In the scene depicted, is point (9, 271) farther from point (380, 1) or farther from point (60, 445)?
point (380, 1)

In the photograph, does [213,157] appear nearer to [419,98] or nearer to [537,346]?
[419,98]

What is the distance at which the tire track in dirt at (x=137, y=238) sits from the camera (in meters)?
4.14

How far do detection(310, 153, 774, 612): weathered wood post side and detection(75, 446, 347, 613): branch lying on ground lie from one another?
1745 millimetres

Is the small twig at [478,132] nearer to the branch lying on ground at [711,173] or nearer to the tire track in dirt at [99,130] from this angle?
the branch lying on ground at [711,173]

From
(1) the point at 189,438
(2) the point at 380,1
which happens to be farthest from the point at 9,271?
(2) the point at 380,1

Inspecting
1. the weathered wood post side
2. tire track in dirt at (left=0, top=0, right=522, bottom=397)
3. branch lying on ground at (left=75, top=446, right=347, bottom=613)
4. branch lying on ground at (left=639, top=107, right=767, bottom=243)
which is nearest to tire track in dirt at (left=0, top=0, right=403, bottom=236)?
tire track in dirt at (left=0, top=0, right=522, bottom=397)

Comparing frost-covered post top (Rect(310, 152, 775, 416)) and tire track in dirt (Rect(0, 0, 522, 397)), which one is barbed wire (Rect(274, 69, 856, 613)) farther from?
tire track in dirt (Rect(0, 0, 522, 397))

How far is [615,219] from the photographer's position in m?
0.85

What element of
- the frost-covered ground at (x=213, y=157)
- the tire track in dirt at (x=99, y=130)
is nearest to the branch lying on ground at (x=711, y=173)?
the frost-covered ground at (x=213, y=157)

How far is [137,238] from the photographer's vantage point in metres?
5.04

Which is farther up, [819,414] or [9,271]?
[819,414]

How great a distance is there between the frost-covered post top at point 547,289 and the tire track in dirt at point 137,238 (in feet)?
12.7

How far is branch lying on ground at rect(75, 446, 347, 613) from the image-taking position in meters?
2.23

* * *

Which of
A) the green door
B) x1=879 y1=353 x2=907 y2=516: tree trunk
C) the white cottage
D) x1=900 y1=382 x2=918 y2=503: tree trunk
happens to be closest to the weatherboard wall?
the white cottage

* * *

• **Work required**
Copy out, unchanged, every line of the items above that contains the word "right".

• **Written answer**
2. tire track in dirt at (left=0, top=0, right=522, bottom=397)
3. branch lying on ground at (left=75, top=446, right=347, bottom=613)
4. branch lying on ground at (left=639, top=107, right=767, bottom=243)
which is nearest to tire track in dirt at (left=0, top=0, right=403, bottom=236)?
tire track in dirt at (left=0, top=0, right=522, bottom=397)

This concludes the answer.